Copyright: Katrin Fölck © 2015

Published by: epubli GmbH, Berlin, www.epubli.de

ISBN: 978-3-7375-8116-5

Titelbild: © Aundre Larrow

Katrin Fölck

Außer Kontrolle

1

Jemand steht da, unten auf der Straße, außerhalb des Lichtkegels der Straßenlaterne. Scheinbar von der Person so beabsichtigt, hält sie sich etwas abseits. Zudem ist sie dunkel gekleidet.

Ich kann sie dennoch sehen.

Und zwar immer dann, wenn sie kurzzeitig in den Lichtschein eines vorüber fahrenden Autos gerät.

Da Neuschnee gefallen ist, löst sie sich auch deswegen schon vom dunklen Hintergrund heraus.

Die Gestalt verharrt regungslos. Scheint auf etwas oder jemanden zu warten. Und das bereits seit einer geraumen Weile.

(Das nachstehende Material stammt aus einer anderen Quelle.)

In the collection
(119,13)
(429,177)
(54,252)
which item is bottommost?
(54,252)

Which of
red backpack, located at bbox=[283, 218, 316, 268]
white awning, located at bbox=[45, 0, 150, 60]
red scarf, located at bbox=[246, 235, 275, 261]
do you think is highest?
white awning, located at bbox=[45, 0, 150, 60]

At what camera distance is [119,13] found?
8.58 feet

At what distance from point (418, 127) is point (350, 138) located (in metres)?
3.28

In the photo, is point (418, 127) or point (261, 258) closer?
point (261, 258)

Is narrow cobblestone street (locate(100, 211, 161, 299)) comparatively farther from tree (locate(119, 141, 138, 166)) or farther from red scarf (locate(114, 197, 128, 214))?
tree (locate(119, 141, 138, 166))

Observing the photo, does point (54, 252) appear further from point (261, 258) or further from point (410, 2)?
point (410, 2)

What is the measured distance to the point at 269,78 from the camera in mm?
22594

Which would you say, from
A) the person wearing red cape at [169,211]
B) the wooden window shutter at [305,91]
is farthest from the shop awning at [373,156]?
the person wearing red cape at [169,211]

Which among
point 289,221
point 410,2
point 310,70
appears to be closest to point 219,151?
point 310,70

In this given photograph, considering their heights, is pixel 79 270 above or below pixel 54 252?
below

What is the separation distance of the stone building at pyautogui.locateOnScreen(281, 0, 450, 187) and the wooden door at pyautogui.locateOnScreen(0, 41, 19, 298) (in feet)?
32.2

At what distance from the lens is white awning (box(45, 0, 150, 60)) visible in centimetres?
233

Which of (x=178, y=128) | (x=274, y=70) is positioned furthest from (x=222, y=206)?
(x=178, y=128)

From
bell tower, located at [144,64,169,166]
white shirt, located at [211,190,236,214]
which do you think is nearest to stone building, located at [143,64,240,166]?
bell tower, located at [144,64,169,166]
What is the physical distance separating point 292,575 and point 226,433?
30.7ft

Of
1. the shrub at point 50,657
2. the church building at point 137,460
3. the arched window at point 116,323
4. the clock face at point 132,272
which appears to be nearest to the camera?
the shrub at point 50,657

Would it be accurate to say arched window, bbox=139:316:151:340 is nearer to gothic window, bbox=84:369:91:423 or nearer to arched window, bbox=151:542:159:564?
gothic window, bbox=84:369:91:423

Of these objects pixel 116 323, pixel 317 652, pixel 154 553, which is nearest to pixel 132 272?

Ich weiß das daher, weil ich sie, aus dem Dunklen heraus, hinter der Gardine meines Wohnzimmerfensters stehend, beobachte. Und dies auch schon seit einiger Zeit.

Nichts verrät mich dabei. Kein Wackeln des Stoffes, kein Luftsog, kein Lichtschein.

Der Größe und dem Umfang nach zu urteilen, ist es ein Mann, der da ab und an ein paar Schritte hin und her geht, seine Hände aneinander reibt oder sie an den Mund führt und hineinpustet, um sie dadurch mit der verbrauchten, aber angewärmten Atemluft etwas zu wärmen. Immer dann, wenn er das tut, steigen kleine Wölkchen empor.

Ich habe genug gesehen und löse mich wieder vom Fenster. Vorerst wechsle ich die Räumlichkeit.

Die Vorderseite meiner Wohnung, welche zur Straße hinführt, würde heute dunkel bleiben. Ich würde später noch mal nachsehen.

Der Mann unten auf der Straße merkt nichts davon, von mir beobachtet zu werden.

Es würde ihm nicht einmal in den Sinn kommen.

Aus welchem Grund auch?

Wie immer donnerstags hatte er sich mit seinen Freunden zum Skatspielen getroffen. Nur hatte es heute etwas länger gedauert, so dass er den letzten Bus nehmen musste, um nach Hause zu kommen.

2

Ich weiß nicht, was ich erwartet habe, das passiert.

Doch, dass sich so gar nichts tut, macht mich unsicher, bringt mich erst auf den Plan.

Jeder Andere wäre jetzt beruhigt.

Für mich macht es die Sache nur verdächtiger.

Ich wittere Gefahr.

Als ich abermals einen Blick nach unten wage, ist die Straße leer. Der Mann fort.

Das macht mich erst richtig kirre, zumal ich mich da bereits frage, warum der Mann dort gestanden hat und wohin er gegangen ist. Und ob für diesen nun ein anderer gekommen war…

Am Morgen erst hatte es lange an meiner Wohnungstür geklingelt. Das fand ich schon aus dem Grund seltsam, da niemand außer meiner Familie von meinem Umzug wusste.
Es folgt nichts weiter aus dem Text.